以下の血尿に関する文章のうち、「本当に尿中に血液が混ざっていますか?」を含む箇所から始め、「のであること確認しましょう。」で終わる部分を一字一句変えずに出力してください。

対象テキスト:
/---

血尿の基礎知識~原因や診察について~

症状

血尿とは

尿の中に血液が混じっているというのはとてもぞっとすることであるでしょうし、医者に検査をしてもらう必要がありますが、通常は命にかかわるようなものではありません。

尿中に鮮血が混じっていることに気がついた場合や、血液が混じっているために尿の色が赤や茶色に変わっている場合には、医者の診察を受けましょう。

場合によっては、肉眼では見えず、何かしらの別の目的で尿検査を行った際にだけ検知できるような少量の血液しか尿に含まれていないかもしれません。この場合にも医者によって検査をしてもらう必要があります。健康的な尿の中には検知可能な量の血液は含まれていないからです。

尿中の血液の医学的名称は血尿(hematuria)といいます。尿中の血液が肉眼で見える場合には「肉眼的血尿」と呼ばれ、血液が臨床試験によってしか検知されない場合には「顕微鏡的血尿」と呼ばれます。

血液は尿路のどこか―腎臓、膀胱あるいは尿が流れている管―から来ています。膀胱炎のような尿路感染症(UTI)の結果である場合も多いです。

このページでは、問題を引き起こしている可能性があるものは何なのかということを探れるように、最も一般的な血尿の原因を概説しています。しかしながら、この指針は症状の自己診断に使用するべきではありません。適切な診断を得るためには医者の診察を受けることが重要です。

本当に尿中に血液が混ざっていますか?

読み進めていく前に、最近食用ビーツを食べたか思い起こしてみる方がよいでしょう。なぜならビーツによって尿がピンク色になり、不要な心配を引き起こしてしまう可能性があるからです。ニトロフラントイン系抗生物質やリファンピシンなどの薬剤にも、尿を赤や茶色に変える可能性があるものがあります。

血液が、膣(女性の場合)や直腸からではなく、本当に尿からきているものであること確認しましょう。

血尿の一般的な原因

以下のようなものが血尿の原因とされています。

\---

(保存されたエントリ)
/---

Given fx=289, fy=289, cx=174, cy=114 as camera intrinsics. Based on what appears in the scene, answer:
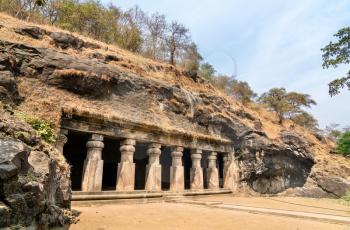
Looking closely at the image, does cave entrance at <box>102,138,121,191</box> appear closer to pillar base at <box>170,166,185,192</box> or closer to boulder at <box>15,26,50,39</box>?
pillar base at <box>170,166,185,192</box>

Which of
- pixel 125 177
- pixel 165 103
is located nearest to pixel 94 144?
pixel 125 177

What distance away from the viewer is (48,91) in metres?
11.0

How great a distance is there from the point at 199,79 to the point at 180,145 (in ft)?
22.8

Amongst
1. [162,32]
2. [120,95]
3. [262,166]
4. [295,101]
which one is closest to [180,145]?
[120,95]

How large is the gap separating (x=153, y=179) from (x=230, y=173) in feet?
18.9

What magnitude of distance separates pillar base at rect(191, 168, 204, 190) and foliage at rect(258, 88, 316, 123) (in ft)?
53.4

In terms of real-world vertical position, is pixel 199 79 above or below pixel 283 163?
above

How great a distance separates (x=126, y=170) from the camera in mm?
11594

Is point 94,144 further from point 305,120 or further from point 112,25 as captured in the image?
point 305,120

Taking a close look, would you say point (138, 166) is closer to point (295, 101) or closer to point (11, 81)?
point (11, 81)

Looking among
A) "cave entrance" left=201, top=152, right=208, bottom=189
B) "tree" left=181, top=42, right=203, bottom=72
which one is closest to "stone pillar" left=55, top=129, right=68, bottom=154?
"cave entrance" left=201, top=152, right=208, bottom=189

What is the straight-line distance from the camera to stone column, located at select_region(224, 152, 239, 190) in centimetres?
1639

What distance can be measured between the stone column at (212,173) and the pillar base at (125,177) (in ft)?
17.4

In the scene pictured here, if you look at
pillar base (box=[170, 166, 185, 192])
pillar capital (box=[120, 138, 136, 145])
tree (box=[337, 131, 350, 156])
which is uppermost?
tree (box=[337, 131, 350, 156])
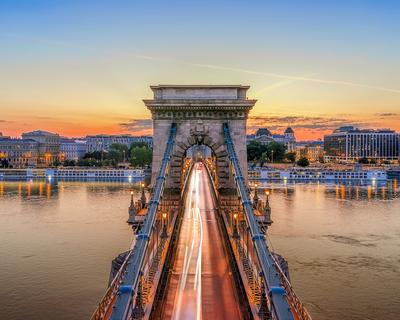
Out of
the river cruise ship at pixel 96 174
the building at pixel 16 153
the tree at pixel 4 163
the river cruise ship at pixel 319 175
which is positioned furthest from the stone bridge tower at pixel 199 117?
the building at pixel 16 153

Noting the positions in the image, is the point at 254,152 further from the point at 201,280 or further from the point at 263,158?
the point at 201,280

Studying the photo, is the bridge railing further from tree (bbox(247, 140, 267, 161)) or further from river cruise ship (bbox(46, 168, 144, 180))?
tree (bbox(247, 140, 267, 161))

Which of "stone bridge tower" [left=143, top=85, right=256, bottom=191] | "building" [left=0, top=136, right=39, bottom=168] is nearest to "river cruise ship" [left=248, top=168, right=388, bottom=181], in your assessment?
"stone bridge tower" [left=143, top=85, right=256, bottom=191]

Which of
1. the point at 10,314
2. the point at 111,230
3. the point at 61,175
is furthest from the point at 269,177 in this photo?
the point at 10,314

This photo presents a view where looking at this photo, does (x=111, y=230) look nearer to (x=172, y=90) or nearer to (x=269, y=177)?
(x=172, y=90)

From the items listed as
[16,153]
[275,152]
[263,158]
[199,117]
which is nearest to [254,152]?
[263,158]

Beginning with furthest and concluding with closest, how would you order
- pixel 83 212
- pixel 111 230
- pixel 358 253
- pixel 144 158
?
1. pixel 144 158
2. pixel 83 212
3. pixel 111 230
4. pixel 358 253

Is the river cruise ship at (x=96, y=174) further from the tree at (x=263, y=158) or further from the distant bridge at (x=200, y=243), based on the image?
the distant bridge at (x=200, y=243)
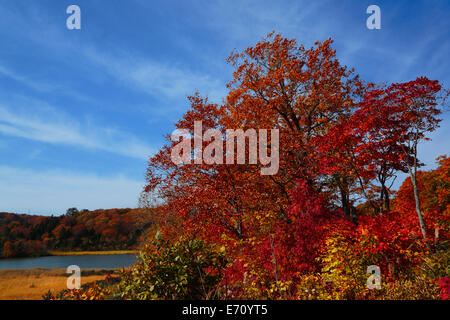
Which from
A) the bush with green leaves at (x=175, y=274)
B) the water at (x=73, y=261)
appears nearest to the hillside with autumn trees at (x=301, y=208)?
the bush with green leaves at (x=175, y=274)

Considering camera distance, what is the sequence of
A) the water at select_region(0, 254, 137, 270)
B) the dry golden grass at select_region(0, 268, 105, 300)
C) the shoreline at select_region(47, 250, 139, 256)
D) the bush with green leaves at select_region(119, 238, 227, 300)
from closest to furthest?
the bush with green leaves at select_region(119, 238, 227, 300) → the dry golden grass at select_region(0, 268, 105, 300) → the water at select_region(0, 254, 137, 270) → the shoreline at select_region(47, 250, 139, 256)

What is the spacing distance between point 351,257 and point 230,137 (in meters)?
6.60

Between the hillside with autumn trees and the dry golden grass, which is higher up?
the hillside with autumn trees

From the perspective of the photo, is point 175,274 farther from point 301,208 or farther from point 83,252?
point 83,252

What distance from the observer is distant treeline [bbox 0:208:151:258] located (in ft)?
133

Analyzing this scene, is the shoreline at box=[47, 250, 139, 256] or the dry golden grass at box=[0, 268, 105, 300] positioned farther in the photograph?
the shoreline at box=[47, 250, 139, 256]

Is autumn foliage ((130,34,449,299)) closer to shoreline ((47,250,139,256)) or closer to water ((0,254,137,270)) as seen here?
water ((0,254,137,270))

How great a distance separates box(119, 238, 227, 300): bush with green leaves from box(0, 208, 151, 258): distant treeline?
36153mm

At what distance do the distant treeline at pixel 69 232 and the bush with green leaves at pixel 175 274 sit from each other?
36153 mm

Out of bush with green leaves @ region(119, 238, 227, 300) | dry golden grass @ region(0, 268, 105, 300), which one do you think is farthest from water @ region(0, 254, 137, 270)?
bush with green leaves @ region(119, 238, 227, 300)

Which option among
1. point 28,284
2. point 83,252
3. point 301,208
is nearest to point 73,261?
point 83,252

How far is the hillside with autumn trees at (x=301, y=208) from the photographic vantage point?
6.29 meters

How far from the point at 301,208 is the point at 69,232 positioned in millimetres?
47309

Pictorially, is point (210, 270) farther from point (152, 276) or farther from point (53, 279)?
point (53, 279)
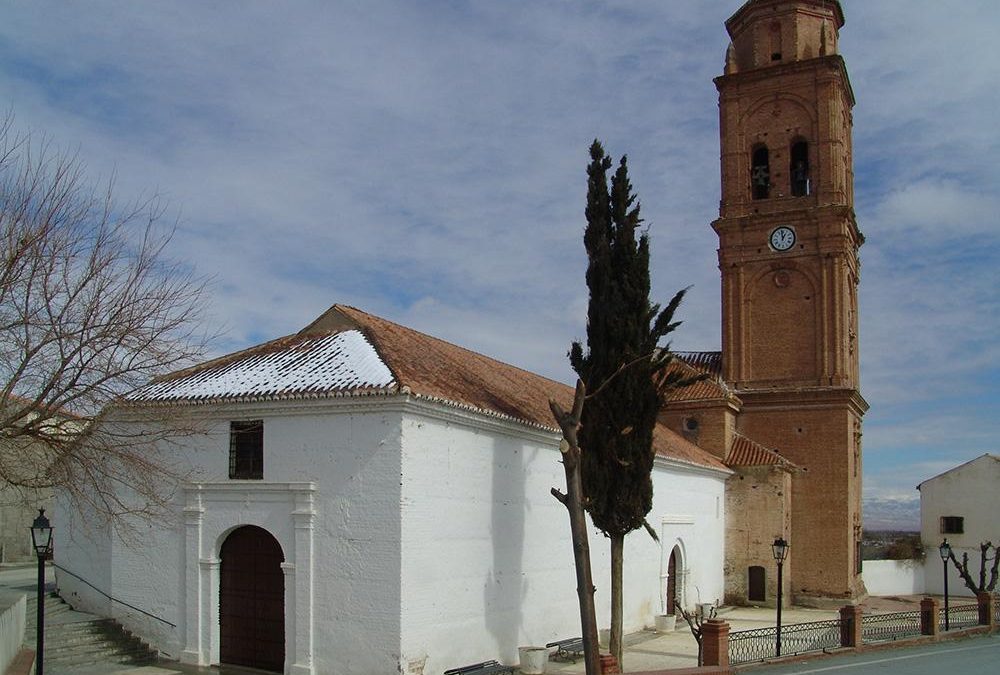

\---

課題の解答:
本当に尿中に血液が混ざっていますか?

読み進めていく前に、最近食用ビーツを食べたか思い起こしてみる方がよいでしょう。なぜならビーツによって尿がピンク色になり、不要な心配を引き起こしてしまう可能性があるからです。ニトロフラントイン系抗生物質やリファンピシンなどの薬剤にも、尿を赤や茶色に変える可能性があるものがあります。

血液が、膣(女性の場合)や直腸からではなく、本当に尿からきているものであること確認しましょう。